> AIM OF THE TASK
Please print all of the records below line for line, without changing anything.

[Records from a set of spatial questions]
- - - -

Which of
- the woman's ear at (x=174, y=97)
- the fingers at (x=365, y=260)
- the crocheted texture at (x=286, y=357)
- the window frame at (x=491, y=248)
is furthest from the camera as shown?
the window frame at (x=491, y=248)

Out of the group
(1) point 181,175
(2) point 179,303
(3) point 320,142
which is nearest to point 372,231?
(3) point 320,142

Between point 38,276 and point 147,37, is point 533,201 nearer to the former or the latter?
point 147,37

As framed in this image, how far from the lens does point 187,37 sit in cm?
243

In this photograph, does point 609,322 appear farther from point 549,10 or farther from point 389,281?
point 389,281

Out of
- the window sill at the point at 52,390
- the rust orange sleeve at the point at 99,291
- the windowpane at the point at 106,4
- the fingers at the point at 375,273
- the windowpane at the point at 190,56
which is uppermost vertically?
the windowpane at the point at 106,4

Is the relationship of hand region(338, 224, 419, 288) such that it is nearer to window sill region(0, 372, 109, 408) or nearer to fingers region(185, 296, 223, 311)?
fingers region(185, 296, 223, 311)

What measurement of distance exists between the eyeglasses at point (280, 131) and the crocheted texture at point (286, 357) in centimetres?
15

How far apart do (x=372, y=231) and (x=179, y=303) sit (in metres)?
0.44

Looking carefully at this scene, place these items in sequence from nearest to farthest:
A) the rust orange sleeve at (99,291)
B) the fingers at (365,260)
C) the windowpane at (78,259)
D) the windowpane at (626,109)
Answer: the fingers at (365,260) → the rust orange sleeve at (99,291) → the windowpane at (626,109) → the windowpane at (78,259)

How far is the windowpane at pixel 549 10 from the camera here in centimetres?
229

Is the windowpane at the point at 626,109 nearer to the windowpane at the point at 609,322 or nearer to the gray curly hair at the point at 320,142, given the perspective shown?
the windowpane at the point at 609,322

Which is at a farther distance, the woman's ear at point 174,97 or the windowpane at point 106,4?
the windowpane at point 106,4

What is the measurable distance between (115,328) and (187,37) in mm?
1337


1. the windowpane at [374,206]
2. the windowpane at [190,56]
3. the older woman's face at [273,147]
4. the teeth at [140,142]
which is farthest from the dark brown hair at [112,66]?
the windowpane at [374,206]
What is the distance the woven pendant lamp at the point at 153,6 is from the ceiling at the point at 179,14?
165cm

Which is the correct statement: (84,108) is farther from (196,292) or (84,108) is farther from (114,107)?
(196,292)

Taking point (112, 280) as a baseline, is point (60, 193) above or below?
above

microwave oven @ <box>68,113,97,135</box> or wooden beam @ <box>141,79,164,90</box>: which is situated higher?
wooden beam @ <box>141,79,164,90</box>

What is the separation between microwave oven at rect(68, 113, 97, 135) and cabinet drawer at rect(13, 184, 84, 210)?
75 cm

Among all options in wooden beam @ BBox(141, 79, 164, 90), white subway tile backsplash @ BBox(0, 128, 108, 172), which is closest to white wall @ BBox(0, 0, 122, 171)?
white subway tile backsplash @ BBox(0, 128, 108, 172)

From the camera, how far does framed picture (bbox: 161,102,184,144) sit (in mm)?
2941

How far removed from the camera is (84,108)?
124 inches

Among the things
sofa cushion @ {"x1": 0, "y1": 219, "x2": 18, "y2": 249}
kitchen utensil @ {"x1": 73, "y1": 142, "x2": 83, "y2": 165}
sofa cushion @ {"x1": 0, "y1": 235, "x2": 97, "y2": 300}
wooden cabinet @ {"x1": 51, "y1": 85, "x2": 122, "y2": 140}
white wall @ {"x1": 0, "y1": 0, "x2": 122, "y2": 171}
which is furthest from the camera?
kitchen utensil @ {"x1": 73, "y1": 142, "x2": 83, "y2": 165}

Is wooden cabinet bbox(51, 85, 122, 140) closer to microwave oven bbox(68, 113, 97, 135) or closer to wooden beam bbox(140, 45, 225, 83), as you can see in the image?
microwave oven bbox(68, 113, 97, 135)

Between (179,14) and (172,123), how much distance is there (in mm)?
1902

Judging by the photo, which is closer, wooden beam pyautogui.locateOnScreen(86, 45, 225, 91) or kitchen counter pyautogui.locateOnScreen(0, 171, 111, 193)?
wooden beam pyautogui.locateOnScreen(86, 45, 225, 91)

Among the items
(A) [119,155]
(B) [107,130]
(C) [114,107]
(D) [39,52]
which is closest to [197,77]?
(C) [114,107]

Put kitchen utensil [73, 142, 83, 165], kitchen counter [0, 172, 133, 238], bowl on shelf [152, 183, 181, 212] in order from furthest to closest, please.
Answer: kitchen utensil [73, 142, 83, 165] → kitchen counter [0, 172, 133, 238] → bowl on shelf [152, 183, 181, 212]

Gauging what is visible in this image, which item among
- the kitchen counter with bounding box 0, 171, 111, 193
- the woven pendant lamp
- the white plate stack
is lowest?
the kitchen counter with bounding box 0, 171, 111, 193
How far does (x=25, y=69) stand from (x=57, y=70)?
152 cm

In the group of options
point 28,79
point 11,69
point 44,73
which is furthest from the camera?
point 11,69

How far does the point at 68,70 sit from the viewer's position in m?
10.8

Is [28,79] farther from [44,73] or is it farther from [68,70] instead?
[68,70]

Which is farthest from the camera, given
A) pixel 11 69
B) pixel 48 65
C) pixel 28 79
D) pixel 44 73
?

- - - -

> FINAL ANSWER
Which of
- the woman's ear at (x=174, y=97)
- the fingers at (x=365, y=260)
- the crocheted texture at (x=286, y=357)
- the window frame at (x=491, y=248)
is furthest from the camera as shown?
the window frame at (x=491, y=248)

Out of the group
(1) point 181,175
(2) point 179,303
(3) point 320,142
which is nearest to point 372,231?
(3) point 320,142

Between point 38,276 and point 147,37, is point 533,201 nearer to the former or the latter?
point 147,37

As framed in this image, how far from the lens does point 187,37 sit in cm?
243

In this photograph, does point 609,322 appear farther from point 549,10 or farther from point 389,281?
point 389,281

Out of
- the window sill at the point at 52,390
- the rust orange sleeve at the point at 99,291
- the windowpane at the point at 106,4
- the fingers at the point at 375,273
- the windowpane at the point at 190,56
which is uppermost vertically?
the windowpane at the point at 106,4

Is the relationship of hand region(338, 224, 419, 288) such that it is nearer to window sill region(0, 372, 109, 408) or nearer to fingers region(185, 296, 223, 311)?
fingers region(185, 296, 223, 311)

What measurement of distance exists between the eyeglasses at point (280, 131) and the crocheted texture at point (286, 357) in centimetres?
15

How far apart do (x=372, y=231) and (x=179, y=303) sit (in metres)?
0.44

Looking carefully at this scene, place these items in sequence from nearest to farthest:
A) the rust orange sleeve at (99,291)
B) the fingers at (365,260)
C) the windowpane at (78,259)
D) the windowpane at (626,109)
Answer: the fingers at (365,260) → the rust orange sleeve at (99,291) → the windowpane at (626,109) → the windowpane at (78,259)

How far is the windowpane at pixel 549 10 from the camera here in centimetres?
229

Is the windowpane at the point at 626,109 nearer to the windowpane at the point at 609,322 or nearer to the gray curly hair at the point at 320,142, given the perspective shown?
the windowpane at the point at 609,322

Which is at a farther distance, the woman's ear at point 174,97 or the windowpane at point 106,4?
the windowpane at point 106,4

What is the measurable distance between (115,328) and (187,37) in mm?
1337


1. the windowpane at [374,206]
2. the windowpane at [190,56]
3. the older woman's face at [273,147]
4. the teeth at [140,142]
which is farthest from the dark brown hair at [112,66]?
the windowpane at [374,206]
What is the distance the woven pendant lamp at the point at 153,6 is from the ceiling at the point at 179,14?
165cm

Which is the correct statement: (84,108) is farther from (196,292) or (84,108) is farther from (114,107)?
(196,292)

Taking point (112, 280) as a baseline, is point (60, 193) above or below?
above

microwave oven @ <box>68,113,97,135</box> or wooden beam @ <box>141,79,164,90</box>: which is situated higher?
wooden beam @ <box>141,79,164,90</box>

What is the separation between microwave oven at rect(68, 113, 97, 135) and cabinet drawer at rect(13, 184, 84, 210)?
75 cm

Among all options in wooden beam @ BBox(141, 79, 164, 90), white subway tile backsplash @ BBox(0, 128, 108, 172), which is closest to white wall @ BBox(0, 0, 122, 171)?
white subway tile backsplash @ BBox(0, 128, 108, 172)

From the camera, how far does framed picture (bbox: 161,102,184,144) sit (in mm)?
2941

How far removed from the camera is (84,108)?
124 inches

Among the things
sofa cushion @ {"x1": 0, "y1": 219, "x2": 18, "y2": 249}
kitchen utensil @ {"x1": 73, "y1": 142, "x2": 83, "y2": 165}
sofa cushion @ {"x1": 0, "y1": 235, "x2": 97, "y2": 300}
wooden cabinet @ {"x1": 51, "y1": 85, "x2": 122, "y2": 140}
white wall @ {"x1": 0, "y1": 0, "x2": 122, "y2": 171}
which is furthest from the camera?
kitchen utensil @ {"x1": 73, "y1": 142, "x2": 83, "y2": 165}

Is wooden cabinet bbox(51, 85, 122, 140) closer to microwave oven bbox(68, 113, 97, 135) or closer to wooden beam bbox(140, 45, 225, 83), as you can see in the image?
microwave oven bbox(68, 113, 97, 135)

Between (179,14) and (172,123), how much distance is there (in mm)?
1902

Judging by the photo, which is closer, wooden beam pyautogui.locateOnScreen(86, 45, 225, 91) or kitchen counter pyautogui.locateOnScreen(0, 171, 111, 193)?
wooden beam pyautogui.locateOnScreen(86, 45, 225, 91)

Among the items
(A) [119,155]
(B) [107,130]
(C) [114,107]
(D) [39,52]
which is closest to [197,77]?
(C) [114,107]

Put kitchen utensil [73, 142, 83, 165], kitchen counter [0, 172, 133, 238], bowl on shelf [152, 183, 181, 212] in order from furthest to closest, please.
Answer: kitchen utensil [73, 142, 83, 165] → kitchen counter [0, 172, 133, 238] → bowl on shelf [152, 183, 181, 212]

Gauging what is visible in this image, which item among
- the kitchen counter with bounding box 0, 171, 111, 193
- the woven pendant lamp
- the white plate stack
is lowest?
the kitchen counter with bounding box 0, 171, 111, 193
How far does (x=25, y=69) stand from (x=57, y=70)?
152 cm

In the group of options
point 28,79
point 11,69
point 44,73
which is furthest from the camera?
point 11,69

How far does the point at 68,70 sit from the viewer's position in m?
10.8

Is [28,79] farther from [44,73] or is it farther from [68,70] instead?
[68,70]

Which is farthest from the camera, given
A) pixel 11 69
B) pixel 48 65
C) pixel 28 79
D) pixel 44 73
?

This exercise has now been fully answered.